To make alternative worlds, “Western racial violence and ecological violence [must be understood as] inseparable developments, of which the transatlantic slave trade, neocolonial relations, the climate crisis, and the shifting violences of transnational capitalism … are only a few examples” (Towns, Citation2022, p. 21). This inseparability urges scholars, teachers, practitioners, and others to challenge the settler, neoliberal logics and rhetorics that tell us to prepare individual emergency kits, while leaving undisturbed the systems that create the need for these resources in the first place. As activist Noelani Ahia (Kānaka Maoli) recalled in a summer 2023 interview about the Maui fires, “[O]ne of my good friends said today, ‘Your disaster emergency kit must include community.’ Community is first. And that’s really what it’s about, is taking care of each other” (Goodman, Citation2023b). When coalitional partners recognize that this “taking care of each other” requires dismantling divide and conquer logics and the underlying systems that make life impossible and so difficult for so many throughout the world, then this transformational work can feel more possible.

Outro

This essay aims to demonstrate how energy, power, radio, translation, and multilingual spaces are entwined components of enacting diasporic transborder care as environmental communication praxis. A focus on Radio Poder members’ work to center Latine and Mesoamerican Indigenous communities in the Willamette Valley evinces the imperative of expressing transborder connections committed to co-liberation. Such an effort energizes and is energized by el poder del pueblo – both in the streets and en el aire.

Acknowledgements

Thank you to journalist and Radio Poder station director Arturo Sarmiento for generously reading and commenting on a draft of this essay. The author also thanks Environmental Communication journal editor Dr. Phaedra C. Pezzullo for reviewing and providing comments on this article.

Disclosure statement

No potential conflict of interest was reported by the author(s).

Notes

1 Following Holling and Calafell (Citation2011), who caution against italicizing Spanish words to refuse Othering, I do not italicize non-English words in this piece. Exemplifying the contradictions and complexities shaping colonial contexts, this essay’s emphasis on the importance of Spanish—a language entangled with conquest and dispossession—demonstrates impure politics (Pezzullo, Citation2023).

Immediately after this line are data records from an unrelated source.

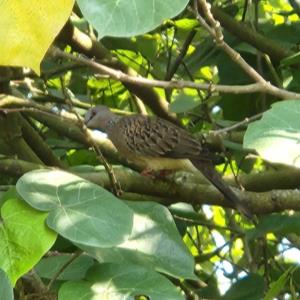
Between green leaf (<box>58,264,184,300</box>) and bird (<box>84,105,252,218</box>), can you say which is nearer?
green leaf (<box>58,264,184,300</box>)

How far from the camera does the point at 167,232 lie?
178 centimetres

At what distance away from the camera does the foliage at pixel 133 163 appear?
1280 mm

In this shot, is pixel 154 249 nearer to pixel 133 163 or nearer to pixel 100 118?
pixel 133 163

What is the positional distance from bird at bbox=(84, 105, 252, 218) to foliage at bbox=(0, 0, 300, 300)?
0.08 metres

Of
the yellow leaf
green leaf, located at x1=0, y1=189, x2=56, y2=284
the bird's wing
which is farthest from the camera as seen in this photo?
the bird's wing

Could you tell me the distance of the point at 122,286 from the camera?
151cm

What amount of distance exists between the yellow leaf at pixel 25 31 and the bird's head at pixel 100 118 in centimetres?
271

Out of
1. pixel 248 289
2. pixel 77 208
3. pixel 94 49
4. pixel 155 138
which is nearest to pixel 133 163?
pixel 155 138

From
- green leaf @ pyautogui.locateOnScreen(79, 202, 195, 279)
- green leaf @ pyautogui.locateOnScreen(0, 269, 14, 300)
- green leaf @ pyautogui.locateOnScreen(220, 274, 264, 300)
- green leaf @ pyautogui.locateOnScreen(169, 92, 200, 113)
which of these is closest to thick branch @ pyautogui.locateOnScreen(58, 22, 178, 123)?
green leaf @ pyautogui.locateOnScreen(169, 92, 200, 113)

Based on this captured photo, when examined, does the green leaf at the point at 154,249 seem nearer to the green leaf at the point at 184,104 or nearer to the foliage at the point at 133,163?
the foliage at the point at 133,163

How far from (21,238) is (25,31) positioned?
0.49 m

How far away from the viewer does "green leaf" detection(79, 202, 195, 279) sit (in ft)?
5.39

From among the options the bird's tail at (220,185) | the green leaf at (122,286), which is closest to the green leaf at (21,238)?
the green leaf at (122,286)

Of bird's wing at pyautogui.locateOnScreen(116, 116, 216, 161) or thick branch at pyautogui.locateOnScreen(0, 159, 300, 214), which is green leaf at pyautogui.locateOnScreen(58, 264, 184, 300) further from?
bird's wing at pyautogui.locateOnScreen(116, 116, 216, 161)
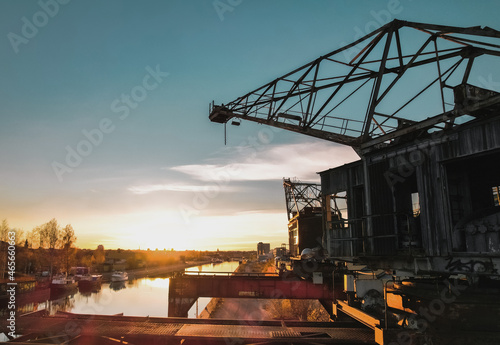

2 I have highlighted the concept and practice of “El poder del pueblo” in another project, a documentary by the same name, to communicate root power transformations in multiple forms (i.e., both electric power shifts and how to coexist and struggle for livable environments with human and non-human relatives) (Baerga Aguirre, Citation2021; Onís, Citation2021a; Onís & Lloréns, Citation2022).